Hmmmm, I don’t ever give advice on actual trading systems or methods, but since you trade the same timeframes as I do on my intraday stuff then I will offer you at least some thoughts relating to this type of trading. But firstly, may I say that it was a good experience for you with last Friday’s NFP. It is perhaps the most volatile of all data releases and even if you have a stop of say 5-10 pips, you may not actually get filled until 20+ when the reactive move is so fast. I am so pleased for you that there was a retrenchment that allowed you to get out at a reasonable level. In the past, the reaction to NFP has initiated a new, longer trends that can last for days and move 100’s of pips. Perhaps another lesson for you last Friday was to experience the psychological stress of watching intensively a position that is dramatically under water relative to your usual trading size!
My first thought is that you are probably right to be relying quite heavily on your own discretion with these 15M/5M/1M timeframes instead of seeking a mechanical technical system. Price movements are, as you have already seen, quite erratic and change direction frequently without any observable reason. which leads to my second thought:
It is wise to keep commonsense about your decision-making regarding entry and exits and not chase the market whenever there is a sudden surge in price - it can return right back to where it was during the very next bar and leave you with an immediate minus or even stop-out.
Third thought, the typical trade distances in these TFs is about 5-25 pips if you are using the 1M to enter and exit. Therefore your stop-loss has to also be fairly close in order to be relative to your gains. This means that your entry levels are extremely critical to your overall success otherwise you will be getting stopped out too often by jittery price action. For this purpose I think it is good to use a technical analysis setup as a job aid (not as a system in itself). Personally, I think a 5-pip stoploss is far too tight. I would get stopped a lot if I used that level. I tend to set 10-15 pips and only enter positions when they are close to my exit criteria.

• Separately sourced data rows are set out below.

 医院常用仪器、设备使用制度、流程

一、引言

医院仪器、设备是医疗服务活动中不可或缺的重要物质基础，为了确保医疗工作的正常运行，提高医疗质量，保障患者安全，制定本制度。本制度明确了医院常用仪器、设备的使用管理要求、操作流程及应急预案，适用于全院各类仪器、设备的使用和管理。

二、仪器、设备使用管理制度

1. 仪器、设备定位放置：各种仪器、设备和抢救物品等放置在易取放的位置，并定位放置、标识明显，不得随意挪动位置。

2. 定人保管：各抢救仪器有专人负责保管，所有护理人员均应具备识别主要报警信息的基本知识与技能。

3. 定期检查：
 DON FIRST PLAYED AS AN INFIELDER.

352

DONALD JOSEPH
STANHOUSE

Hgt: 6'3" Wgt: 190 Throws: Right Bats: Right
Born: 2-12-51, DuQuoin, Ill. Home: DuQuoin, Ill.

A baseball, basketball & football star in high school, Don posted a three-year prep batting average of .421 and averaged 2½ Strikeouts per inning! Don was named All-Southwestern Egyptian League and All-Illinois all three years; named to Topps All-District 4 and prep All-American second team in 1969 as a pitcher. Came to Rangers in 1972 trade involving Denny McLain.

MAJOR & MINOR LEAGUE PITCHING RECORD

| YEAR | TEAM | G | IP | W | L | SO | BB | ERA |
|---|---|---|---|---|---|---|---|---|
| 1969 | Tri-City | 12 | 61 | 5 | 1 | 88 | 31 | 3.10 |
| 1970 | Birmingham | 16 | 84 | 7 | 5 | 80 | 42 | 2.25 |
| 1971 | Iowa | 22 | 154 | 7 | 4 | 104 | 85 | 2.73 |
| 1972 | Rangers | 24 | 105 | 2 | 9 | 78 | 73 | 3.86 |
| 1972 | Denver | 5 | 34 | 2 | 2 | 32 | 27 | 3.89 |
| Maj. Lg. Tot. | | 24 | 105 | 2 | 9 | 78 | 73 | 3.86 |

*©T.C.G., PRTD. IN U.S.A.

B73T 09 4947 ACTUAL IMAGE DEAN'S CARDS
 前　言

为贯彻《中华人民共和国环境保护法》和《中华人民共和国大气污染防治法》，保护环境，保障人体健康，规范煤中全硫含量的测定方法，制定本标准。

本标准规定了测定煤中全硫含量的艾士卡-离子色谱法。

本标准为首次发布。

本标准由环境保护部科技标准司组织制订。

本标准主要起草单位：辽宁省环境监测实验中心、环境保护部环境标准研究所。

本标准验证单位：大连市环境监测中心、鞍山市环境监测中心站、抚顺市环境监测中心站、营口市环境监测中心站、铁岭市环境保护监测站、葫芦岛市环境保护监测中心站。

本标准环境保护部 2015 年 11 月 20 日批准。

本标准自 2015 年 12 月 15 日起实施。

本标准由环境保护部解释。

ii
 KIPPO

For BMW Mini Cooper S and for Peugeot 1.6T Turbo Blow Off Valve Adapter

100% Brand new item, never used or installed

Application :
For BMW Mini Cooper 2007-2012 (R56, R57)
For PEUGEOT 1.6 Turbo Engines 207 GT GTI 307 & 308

Fourth thought: In these TFs, the price often returns to the level that triggered the move after having moved maybe 8-10 pips in the right direction. Often, it is useful to wait for this pull-back before actually entering on a bounce-back from this level. The second move often has greater momentum and a quicker, longer move than the first leg, presumably because there is more interest from other participants with this confirmation.
Fifth point: These TFs are notoriously erratic and demand extreme concentration. They miss the longer moves and are expensive in broker costs. You will not make a lot of money from these trades but it is a brilliant training field for a trader to watch and learn price action and try out all kinds of technical analysis tool before moving onto longer term TFs and positions. In order to make meaningful money in these TF’s you would need to take large positions which would also mean that a series of losses would eat your equity VERY quickly AND add a lot of frustration to your trading.
Sixth point: It is worth watching the general level of activity on the 15M and 5M(e.g. bar lengths) before even deciding to trade on 1M signals otherwise you will be whipsawing around in a tight market going nowhere.
I am probably only stating the obvious here and sorry if it is boring for you, but maybe there are some points that may help you in developing your trading approach - Good Luck
Actually, I just noticed that you joined this site already in 2010 so I guess this is all kid’s stuff that I am talking about - I am sorry about that, I didn’t mean to appear to be belittling you at all!